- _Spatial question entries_
Start

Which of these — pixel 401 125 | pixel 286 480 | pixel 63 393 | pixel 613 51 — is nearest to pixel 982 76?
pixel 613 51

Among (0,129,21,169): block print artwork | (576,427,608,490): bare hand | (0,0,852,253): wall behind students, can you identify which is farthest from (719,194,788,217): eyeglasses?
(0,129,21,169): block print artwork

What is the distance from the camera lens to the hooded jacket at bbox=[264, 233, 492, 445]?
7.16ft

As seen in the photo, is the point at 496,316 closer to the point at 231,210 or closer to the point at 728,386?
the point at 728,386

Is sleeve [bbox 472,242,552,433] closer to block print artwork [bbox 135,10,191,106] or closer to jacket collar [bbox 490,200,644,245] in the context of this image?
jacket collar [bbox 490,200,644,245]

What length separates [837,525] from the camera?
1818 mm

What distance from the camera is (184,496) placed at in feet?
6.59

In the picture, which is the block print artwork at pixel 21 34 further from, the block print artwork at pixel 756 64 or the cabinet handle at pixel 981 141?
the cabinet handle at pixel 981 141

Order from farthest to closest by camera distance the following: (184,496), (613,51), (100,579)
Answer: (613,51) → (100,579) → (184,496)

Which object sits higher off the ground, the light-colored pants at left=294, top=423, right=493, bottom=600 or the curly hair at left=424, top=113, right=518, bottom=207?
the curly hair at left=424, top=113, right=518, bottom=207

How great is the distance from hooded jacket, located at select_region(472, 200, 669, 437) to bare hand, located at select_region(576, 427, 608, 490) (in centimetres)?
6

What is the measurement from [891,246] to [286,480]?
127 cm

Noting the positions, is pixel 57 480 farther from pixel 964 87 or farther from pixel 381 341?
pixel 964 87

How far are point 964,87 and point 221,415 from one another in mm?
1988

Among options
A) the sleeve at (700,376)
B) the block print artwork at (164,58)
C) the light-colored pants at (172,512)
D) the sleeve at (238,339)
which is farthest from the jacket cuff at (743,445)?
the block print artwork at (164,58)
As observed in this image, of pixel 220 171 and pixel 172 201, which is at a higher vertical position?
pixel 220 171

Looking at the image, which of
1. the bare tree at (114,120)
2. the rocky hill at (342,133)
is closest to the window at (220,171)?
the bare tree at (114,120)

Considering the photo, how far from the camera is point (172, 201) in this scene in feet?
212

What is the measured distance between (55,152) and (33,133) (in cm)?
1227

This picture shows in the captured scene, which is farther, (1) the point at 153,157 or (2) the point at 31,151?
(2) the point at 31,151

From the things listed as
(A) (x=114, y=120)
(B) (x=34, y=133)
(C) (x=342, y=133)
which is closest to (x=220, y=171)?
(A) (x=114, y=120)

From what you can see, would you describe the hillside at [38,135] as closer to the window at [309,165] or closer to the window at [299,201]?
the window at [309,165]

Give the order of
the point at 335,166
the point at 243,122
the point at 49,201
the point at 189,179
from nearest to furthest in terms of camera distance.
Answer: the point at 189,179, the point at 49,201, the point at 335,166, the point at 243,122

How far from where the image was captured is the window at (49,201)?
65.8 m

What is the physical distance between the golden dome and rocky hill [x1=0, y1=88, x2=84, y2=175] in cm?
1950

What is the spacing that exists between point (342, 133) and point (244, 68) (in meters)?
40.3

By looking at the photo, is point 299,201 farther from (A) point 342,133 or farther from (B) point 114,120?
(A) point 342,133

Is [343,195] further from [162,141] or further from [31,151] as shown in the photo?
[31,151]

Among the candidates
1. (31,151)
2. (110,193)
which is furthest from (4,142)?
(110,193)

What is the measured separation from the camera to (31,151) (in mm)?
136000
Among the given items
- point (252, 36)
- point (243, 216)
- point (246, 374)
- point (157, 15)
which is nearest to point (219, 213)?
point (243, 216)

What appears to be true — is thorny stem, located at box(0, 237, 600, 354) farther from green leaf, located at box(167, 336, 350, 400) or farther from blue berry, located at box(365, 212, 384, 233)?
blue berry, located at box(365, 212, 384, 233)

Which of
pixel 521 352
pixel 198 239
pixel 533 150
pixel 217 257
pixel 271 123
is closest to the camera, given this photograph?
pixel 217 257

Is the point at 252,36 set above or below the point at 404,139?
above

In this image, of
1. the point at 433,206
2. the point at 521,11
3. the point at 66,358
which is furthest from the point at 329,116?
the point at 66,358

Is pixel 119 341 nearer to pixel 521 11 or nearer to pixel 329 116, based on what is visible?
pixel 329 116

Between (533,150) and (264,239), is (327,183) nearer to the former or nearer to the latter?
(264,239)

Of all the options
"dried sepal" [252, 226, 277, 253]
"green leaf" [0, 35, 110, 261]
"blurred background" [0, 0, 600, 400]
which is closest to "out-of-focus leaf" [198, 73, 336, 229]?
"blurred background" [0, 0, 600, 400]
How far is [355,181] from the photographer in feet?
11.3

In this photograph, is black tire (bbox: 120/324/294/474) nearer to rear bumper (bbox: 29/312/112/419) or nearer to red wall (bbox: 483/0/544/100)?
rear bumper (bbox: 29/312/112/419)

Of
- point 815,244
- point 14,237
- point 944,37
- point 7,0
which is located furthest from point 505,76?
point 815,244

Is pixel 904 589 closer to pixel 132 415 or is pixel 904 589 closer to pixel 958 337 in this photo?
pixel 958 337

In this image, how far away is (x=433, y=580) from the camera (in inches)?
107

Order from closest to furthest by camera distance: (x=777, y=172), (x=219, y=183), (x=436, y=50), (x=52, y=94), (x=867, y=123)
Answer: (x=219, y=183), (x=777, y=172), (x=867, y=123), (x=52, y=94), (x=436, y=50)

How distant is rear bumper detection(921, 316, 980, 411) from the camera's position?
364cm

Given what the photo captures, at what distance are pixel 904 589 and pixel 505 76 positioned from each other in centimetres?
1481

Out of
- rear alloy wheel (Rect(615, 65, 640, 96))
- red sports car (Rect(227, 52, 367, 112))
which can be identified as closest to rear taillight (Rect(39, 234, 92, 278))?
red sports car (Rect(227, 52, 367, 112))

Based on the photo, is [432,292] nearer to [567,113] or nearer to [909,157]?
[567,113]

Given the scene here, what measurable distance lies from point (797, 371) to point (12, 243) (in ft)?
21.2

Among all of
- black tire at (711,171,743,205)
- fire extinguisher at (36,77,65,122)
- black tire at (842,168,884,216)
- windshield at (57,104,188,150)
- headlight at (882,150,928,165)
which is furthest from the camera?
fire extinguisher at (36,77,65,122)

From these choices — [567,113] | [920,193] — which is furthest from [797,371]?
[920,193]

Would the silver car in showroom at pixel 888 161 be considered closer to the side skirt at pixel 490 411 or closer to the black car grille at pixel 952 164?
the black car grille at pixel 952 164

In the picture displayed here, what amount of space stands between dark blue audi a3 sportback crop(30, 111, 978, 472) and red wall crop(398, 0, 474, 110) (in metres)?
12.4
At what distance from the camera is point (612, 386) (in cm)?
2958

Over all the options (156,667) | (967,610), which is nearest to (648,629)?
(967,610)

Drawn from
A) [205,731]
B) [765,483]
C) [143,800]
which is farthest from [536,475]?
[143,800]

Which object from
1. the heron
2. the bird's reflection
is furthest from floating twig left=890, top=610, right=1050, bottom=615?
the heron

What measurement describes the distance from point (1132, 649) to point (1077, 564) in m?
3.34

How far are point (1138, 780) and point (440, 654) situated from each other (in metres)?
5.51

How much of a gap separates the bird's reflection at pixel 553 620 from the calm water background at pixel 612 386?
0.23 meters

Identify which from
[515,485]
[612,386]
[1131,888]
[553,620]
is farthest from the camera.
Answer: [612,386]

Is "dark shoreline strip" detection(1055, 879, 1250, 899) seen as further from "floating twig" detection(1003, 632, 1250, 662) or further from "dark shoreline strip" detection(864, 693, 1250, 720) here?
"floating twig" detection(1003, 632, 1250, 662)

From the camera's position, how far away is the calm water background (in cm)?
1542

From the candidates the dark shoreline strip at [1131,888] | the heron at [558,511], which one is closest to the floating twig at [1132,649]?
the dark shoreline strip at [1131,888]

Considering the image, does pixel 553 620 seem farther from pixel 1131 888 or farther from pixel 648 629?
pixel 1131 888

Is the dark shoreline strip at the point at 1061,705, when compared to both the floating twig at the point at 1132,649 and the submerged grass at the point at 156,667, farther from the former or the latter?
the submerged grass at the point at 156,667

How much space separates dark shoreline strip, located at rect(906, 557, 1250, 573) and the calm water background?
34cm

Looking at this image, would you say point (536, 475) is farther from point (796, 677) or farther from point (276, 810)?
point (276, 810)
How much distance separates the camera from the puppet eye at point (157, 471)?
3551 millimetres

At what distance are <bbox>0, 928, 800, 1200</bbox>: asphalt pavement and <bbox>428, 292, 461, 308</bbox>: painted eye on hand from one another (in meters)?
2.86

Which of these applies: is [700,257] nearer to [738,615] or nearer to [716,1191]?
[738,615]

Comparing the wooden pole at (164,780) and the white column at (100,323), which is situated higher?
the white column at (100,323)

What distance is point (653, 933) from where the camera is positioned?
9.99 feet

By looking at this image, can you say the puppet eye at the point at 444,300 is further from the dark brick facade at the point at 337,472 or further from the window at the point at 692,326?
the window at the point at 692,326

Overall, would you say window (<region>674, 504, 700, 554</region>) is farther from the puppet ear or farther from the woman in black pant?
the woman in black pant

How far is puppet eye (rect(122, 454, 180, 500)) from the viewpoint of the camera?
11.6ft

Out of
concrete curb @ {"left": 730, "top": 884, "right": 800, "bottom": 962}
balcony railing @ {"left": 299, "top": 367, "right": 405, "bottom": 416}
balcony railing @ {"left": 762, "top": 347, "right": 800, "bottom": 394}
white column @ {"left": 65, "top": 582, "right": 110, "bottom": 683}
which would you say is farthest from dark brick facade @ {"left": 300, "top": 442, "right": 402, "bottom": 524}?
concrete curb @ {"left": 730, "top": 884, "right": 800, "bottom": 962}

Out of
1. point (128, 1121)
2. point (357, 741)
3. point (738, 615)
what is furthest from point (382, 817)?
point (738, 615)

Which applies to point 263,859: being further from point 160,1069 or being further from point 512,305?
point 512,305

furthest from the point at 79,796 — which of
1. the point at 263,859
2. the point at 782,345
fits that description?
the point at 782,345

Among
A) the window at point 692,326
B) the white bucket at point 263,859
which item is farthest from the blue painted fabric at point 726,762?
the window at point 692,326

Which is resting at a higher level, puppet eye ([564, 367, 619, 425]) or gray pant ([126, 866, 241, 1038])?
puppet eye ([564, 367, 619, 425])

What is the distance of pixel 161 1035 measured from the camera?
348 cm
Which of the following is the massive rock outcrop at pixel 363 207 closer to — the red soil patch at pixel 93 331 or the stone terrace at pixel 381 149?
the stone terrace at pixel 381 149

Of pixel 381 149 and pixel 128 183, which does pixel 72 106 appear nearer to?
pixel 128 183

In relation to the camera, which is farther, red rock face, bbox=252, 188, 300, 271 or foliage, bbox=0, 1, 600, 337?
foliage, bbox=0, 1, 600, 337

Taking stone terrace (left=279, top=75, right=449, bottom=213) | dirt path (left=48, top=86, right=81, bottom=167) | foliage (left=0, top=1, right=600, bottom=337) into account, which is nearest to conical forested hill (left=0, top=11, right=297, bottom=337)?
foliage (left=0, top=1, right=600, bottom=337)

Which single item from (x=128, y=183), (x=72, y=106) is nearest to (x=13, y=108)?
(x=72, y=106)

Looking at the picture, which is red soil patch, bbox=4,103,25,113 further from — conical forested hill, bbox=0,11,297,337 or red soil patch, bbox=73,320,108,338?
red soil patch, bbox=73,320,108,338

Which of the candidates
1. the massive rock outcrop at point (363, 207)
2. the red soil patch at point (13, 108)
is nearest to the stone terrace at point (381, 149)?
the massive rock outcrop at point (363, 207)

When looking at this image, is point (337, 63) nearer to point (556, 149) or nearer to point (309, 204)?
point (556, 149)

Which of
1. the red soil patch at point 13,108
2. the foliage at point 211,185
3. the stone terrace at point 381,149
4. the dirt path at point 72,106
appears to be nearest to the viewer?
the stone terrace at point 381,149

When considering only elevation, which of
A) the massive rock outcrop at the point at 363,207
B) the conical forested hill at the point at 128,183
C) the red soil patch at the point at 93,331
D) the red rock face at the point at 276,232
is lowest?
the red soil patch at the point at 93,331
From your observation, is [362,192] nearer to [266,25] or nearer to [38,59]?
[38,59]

End

- _Aim_
Exactly repeat the lines from the line that contains "When looking at" to the end of the entries, both included, and leave out all other lines.

- _Output below_
When looking at this image, is point (337, 63) nearer to point (556, 149) or nearer to point (309, 204)?
point (556, 149)

Which of
1. the red soil patch at point 13,108
2. the foliage at point 211,185
3. the stone terrace at point 381,149
4. the dirt path at point 72,106
appears to be nearest to the viewer?
the stone terrace at point 381,149

When considering only elevation, which of
A) the massive rock outcrop at the point at 363,207
B) the conical forested hill at the point at 128,183
C) the red soil patch at the point at 93,331
D) the red rock face at the point at 276,232
is lowest?
the red soil patch at the point at 93,331
From your observation, is [362,192] nearer to [266,25] or nearer to [38,59]?
[38,59]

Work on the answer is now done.